I like a good rainy day, especially in the summer when it means being able to stay in bed listening to it hitting the window, staying in my pjs, and curling up with a good book.
Rainy weeks, however, grate on my nerves. I am an admitted UV addict. I need light, sun, and warm air that can’t be cut with a knife. I need to run, bike, or at least leave the house. That soothing pattering of drops on the window is starting to sound like Chinese water torture. Between what the humidity has done to my hair and what the lack of sun has done to my mind, I’m starting to resemble Jack Nicholson’s character from The Shining.
Okay, so when it’s not driving me to the verge of insanity, the rain can be just what the (writing) doctor ordered. Watching the rain in a semi-catatonic state makes me thoughtful. When I get thoughtful, I can get deep and dramatic. Deep and dramatic people write poetry; just read any teenage girls’ diary. Writing poems—even short, sappy, and totally untalented pieces—reminds me why I first fell in love with writing (as a deep and dramatic teenage girl). It’s definitely not the promoting, the editing the same piece for the hundredth time, or being stuck at a part of your story that you just can’t seem to write your way out of. It’s the magic of describing something that seems indescribable, of capturing for eternity something so fleeting. It’s the power and wonder of words.
Too deep and dramatic? Perhaps, but it’s true, for me, at least for as long as I’m sitting here watching the rain fall down.
So I’m swallowing the bitter rain pill, knowing that it is the perfect prescription for my recent writing dry spell. Novels can be long and lonely places, which is likely why I’ve yet to jump back into writing them recently. Poems, the way I write them anyway, are short bursts of creativity. I spew onto the page, and then I’m done. I don’t worry about pacing, plot inconsistencies, or later edits. I don’t worry about anything but the words. Words, carefully chosen or even just spewed, are writing at its most raw form. And they’re a good place to start—a poem, a short story, or even those long and pesky novels.
And since you’re probably curious by now what brought on this blog topic, I’ll share my muse. Watching fireflies in the rain last night, I couldn’t not write about them. The poem I produced is nothing too special, but the fact it’s given me back the writing bug (pun intended), makes it worth sharing.

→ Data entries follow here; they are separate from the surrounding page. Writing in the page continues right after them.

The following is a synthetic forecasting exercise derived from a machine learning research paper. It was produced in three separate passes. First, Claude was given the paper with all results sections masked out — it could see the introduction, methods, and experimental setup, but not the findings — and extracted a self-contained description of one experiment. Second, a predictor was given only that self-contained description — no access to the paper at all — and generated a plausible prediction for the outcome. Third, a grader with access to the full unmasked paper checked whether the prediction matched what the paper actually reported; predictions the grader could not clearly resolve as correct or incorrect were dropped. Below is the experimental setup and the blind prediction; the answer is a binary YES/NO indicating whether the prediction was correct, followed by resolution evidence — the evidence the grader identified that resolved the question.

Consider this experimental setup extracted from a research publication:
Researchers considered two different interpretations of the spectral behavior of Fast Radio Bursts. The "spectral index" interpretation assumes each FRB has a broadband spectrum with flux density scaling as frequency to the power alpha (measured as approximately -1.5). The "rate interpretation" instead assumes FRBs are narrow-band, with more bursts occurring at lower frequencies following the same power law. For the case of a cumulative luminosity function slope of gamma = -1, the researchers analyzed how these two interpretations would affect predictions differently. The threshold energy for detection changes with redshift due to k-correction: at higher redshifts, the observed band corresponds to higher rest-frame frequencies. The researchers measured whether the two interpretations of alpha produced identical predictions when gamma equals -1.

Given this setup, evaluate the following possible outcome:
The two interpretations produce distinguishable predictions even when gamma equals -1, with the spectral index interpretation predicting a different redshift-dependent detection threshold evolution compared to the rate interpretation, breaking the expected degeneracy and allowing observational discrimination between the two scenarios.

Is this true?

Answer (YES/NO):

Calling to one another, searching, seeking.
Beacons in the dark, beautiful, fleeting.
Capture their glow, it dims, it dies,
unable to survive greedy eyes.
Strain to see it in a certain spot,
it’s bound to be where you’re looking not.
Embrace the stillness of the gloom,
black and silent as a tomb.
Forget the light for which you yearn,
and through the void it will burn.
Flashes of bright.
Light finding light.
Love taking flight.
So go ahead, Mother Nature, rain on. I’ve pen in hand (and Prozac close by), ready for whatever writing pours out.